-- Records for the exercise follows --

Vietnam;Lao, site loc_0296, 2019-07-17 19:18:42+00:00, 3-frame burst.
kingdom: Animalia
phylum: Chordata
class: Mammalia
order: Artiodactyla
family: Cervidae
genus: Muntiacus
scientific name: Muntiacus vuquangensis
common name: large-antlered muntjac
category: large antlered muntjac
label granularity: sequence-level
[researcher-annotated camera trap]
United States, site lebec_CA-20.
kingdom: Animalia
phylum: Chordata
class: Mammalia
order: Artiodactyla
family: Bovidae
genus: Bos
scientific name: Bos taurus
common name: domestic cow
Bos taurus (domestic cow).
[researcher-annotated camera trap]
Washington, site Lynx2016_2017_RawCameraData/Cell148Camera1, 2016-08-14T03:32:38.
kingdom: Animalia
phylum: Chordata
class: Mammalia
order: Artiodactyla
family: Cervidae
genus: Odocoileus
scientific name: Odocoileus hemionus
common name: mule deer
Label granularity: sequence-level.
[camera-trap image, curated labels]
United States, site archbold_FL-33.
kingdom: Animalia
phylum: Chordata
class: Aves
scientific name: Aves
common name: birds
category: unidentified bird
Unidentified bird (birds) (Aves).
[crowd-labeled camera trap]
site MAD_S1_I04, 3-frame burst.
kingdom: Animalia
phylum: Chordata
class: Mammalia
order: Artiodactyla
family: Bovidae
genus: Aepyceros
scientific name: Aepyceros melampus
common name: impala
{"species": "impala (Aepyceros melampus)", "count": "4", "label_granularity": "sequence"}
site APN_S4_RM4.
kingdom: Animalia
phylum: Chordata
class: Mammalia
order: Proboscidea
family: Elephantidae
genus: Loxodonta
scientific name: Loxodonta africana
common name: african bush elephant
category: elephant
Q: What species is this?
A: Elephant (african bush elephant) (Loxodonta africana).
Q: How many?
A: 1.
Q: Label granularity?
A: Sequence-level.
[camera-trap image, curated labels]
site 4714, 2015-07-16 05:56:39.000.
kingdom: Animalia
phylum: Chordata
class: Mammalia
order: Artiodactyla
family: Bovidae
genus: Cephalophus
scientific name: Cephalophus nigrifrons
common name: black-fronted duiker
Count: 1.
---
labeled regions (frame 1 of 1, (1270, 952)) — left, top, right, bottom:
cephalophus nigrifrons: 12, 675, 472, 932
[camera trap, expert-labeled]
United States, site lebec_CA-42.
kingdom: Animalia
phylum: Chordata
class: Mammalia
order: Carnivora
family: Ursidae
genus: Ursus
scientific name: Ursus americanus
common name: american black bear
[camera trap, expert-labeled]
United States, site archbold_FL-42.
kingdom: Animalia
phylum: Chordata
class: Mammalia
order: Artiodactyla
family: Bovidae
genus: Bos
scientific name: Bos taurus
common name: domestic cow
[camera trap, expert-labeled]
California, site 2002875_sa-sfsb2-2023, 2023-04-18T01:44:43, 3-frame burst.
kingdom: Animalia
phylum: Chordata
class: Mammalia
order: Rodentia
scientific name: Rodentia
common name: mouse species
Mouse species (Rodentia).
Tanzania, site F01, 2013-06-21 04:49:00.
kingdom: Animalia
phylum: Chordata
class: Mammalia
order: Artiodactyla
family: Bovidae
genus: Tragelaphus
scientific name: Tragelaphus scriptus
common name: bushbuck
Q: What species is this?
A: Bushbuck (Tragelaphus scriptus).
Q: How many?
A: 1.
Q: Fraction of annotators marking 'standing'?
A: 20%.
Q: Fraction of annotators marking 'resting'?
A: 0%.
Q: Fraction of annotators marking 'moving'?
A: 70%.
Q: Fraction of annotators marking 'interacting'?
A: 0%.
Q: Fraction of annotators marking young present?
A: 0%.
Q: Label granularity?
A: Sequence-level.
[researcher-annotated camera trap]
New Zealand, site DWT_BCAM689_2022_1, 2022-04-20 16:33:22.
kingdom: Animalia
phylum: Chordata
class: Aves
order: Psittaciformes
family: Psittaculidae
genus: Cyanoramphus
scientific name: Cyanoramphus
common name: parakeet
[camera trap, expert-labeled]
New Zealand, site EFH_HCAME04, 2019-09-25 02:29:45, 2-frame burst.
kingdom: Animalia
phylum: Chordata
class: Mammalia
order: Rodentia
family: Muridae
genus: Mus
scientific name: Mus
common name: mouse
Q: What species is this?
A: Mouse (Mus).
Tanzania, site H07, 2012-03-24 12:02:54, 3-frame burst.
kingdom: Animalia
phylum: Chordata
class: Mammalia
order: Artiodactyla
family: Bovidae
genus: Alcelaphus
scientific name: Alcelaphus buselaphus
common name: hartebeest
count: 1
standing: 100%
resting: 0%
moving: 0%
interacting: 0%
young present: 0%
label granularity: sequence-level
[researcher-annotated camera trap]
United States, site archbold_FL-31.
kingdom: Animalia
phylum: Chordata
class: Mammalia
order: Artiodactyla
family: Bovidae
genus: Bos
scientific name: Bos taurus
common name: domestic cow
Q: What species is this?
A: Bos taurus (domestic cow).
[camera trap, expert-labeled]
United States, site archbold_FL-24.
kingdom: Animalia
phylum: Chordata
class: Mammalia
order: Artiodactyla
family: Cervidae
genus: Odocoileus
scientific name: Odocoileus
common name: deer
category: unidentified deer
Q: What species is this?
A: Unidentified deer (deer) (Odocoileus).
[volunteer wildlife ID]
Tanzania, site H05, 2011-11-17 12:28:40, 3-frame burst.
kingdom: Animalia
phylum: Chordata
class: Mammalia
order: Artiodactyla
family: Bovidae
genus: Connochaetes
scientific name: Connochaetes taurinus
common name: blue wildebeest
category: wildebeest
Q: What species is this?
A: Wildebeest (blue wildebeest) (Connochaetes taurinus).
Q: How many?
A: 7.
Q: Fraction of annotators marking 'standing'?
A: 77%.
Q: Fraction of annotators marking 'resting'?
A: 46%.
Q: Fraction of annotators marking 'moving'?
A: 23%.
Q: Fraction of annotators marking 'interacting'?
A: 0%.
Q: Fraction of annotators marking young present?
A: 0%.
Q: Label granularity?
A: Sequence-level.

-- Records for the exercise concluded --

(Exercise description)
Of the lines above, output exactly those from the line bearing "scientific name: Mus" through the line bearing "young present: 0%", inclusive.

(Result for this task)
scientific name: Mus
common name: mouse
Q: What species is this?
A: Mouse (Mus).
Tanzania, site H07, 2012-03-24 12:02:54, 3-frame burst.
kingdom: Animalia
phylum: Chordata
class: Mammalia
order: Artiodactyla
family: Bovidae
genus: Alcelaphus
scientific name: Alcelaphus buselaphus
common name: hartebeest
count: 1
standing: 100%
resting: 0%
moving: 0%
interacting: 0%
young present: 0%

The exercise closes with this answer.